Il a beaucoup marché dans Paris, Modiano, c'est sa ville rêvée, hallucinée, dangereuse, fermée, aux identités toujours trompeuses et brumeuses. Accident nocturne80 est un grand roman policier, c'est-à-dire sourdement métaphysique. Et puis le style, quoi.
« C'était réconfortant de faire des projets. Elle m'avait pris le bras et j'imaginais, près de nous, tous ces poissons multicolores tournant derrière les vitres dans l'obscurité et le silence. Ma jambe était douloureuse et je boitais légèrement. Mais elle aussi, elle portait son éraflure sur le front. Je me suis demandé vers quel avenir nous allions. J'avais l'impression que nous avions déjà marché au même endroit, à la même heure, en d'autres temps. Je ne savais plus très bien où j'étais, le long de ces allées. Nous atteignions presque le sommet de la colline. Au-dessus de nous, la masse sombre de l'une des ailes du palais de Chaillot. Ou plutôt un grand hôtel d'une station de sports d'hiver de l'Engadine. Je n'avais jamais respiré un air si froid et si doux. Il me pénétrait les poumons d'une fraîcheur de velours. Oui, nous devions nous trouver à la montagne, en haute altitude. »
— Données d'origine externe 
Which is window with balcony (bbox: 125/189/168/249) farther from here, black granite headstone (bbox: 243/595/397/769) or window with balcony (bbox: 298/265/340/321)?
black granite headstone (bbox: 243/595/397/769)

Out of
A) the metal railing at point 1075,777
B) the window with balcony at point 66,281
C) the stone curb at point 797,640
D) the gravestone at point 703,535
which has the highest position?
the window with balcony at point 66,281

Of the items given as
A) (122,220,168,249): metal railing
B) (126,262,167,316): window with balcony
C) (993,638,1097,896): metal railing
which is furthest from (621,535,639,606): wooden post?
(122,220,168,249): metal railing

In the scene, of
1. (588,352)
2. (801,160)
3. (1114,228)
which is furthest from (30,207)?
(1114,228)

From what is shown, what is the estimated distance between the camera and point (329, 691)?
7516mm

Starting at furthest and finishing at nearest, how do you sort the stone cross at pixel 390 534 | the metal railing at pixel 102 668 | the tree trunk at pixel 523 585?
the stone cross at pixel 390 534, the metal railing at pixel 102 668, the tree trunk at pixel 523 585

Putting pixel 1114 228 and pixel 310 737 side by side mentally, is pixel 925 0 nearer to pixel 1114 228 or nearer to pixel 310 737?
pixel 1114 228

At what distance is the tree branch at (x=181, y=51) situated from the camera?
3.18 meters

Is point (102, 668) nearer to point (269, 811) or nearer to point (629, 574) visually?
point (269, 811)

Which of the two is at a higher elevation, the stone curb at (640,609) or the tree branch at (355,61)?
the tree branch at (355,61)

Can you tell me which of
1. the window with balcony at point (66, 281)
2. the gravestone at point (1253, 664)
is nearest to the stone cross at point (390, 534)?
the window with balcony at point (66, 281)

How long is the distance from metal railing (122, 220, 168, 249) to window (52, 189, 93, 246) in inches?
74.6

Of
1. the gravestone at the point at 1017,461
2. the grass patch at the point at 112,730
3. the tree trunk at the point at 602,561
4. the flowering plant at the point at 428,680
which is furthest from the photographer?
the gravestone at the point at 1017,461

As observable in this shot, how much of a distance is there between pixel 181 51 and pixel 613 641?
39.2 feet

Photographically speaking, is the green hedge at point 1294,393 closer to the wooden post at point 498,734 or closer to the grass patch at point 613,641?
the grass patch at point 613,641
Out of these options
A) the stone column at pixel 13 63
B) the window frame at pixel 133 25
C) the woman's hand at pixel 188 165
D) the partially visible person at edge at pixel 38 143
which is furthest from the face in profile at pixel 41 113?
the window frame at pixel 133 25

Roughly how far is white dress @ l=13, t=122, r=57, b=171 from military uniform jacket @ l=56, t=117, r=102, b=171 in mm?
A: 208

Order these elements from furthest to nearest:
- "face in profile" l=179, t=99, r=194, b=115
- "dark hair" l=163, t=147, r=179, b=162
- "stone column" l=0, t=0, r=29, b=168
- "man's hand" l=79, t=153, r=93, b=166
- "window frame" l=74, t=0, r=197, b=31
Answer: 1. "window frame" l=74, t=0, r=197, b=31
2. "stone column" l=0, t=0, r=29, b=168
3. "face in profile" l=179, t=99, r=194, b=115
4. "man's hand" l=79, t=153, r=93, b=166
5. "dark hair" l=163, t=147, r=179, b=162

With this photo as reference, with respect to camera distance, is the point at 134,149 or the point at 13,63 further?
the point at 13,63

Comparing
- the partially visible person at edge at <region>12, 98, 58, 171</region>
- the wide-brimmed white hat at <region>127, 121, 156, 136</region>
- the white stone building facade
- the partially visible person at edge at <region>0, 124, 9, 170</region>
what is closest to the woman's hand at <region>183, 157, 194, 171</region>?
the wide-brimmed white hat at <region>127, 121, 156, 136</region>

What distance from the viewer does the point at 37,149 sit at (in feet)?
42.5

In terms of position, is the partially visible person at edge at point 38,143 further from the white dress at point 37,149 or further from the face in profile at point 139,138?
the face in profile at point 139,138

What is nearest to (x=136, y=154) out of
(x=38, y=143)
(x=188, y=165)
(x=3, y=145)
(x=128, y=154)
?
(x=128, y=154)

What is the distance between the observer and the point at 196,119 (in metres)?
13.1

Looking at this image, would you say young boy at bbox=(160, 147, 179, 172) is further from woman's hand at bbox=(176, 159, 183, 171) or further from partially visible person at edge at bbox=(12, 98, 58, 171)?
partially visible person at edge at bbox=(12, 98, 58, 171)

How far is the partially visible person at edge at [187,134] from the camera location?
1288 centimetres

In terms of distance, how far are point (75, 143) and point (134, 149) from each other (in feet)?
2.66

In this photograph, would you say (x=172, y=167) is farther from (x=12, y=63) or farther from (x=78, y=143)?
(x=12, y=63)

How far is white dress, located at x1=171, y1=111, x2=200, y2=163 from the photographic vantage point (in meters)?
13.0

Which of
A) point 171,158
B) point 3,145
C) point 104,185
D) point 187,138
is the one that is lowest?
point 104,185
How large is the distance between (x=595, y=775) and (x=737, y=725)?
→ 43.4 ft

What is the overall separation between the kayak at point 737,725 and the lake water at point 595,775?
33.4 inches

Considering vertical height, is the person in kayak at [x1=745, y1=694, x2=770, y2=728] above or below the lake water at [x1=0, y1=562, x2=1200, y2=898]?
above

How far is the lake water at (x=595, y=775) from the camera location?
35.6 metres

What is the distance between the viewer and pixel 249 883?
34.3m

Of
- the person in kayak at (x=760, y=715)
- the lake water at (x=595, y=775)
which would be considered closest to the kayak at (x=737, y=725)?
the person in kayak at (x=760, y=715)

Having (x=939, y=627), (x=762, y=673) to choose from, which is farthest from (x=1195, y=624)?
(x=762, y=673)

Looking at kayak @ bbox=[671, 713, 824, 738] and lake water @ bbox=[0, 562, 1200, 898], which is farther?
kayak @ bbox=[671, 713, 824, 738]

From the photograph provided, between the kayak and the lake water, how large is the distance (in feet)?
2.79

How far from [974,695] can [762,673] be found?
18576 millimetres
Pour les amateurs discrets, on laissera résonner le mot « Engadine », qui fait signe vers Nietzsche et son expérience de l'éternel retour (sujet évident du roman). Quel type étrange, ce Modiano, l'air de rien pour mieux observer, rien dans les mains, rien dans les poches, aigu, enveloppé, faussement perdu, musical. Les poissons multicolores, la jambe douloureuse, l'éraflure, les allées, le palais de Chaillot, l'air à la fraîcheur de velours, le temps qui revient : essayez de faire un paragraphe avec ça. Lentement. En silence.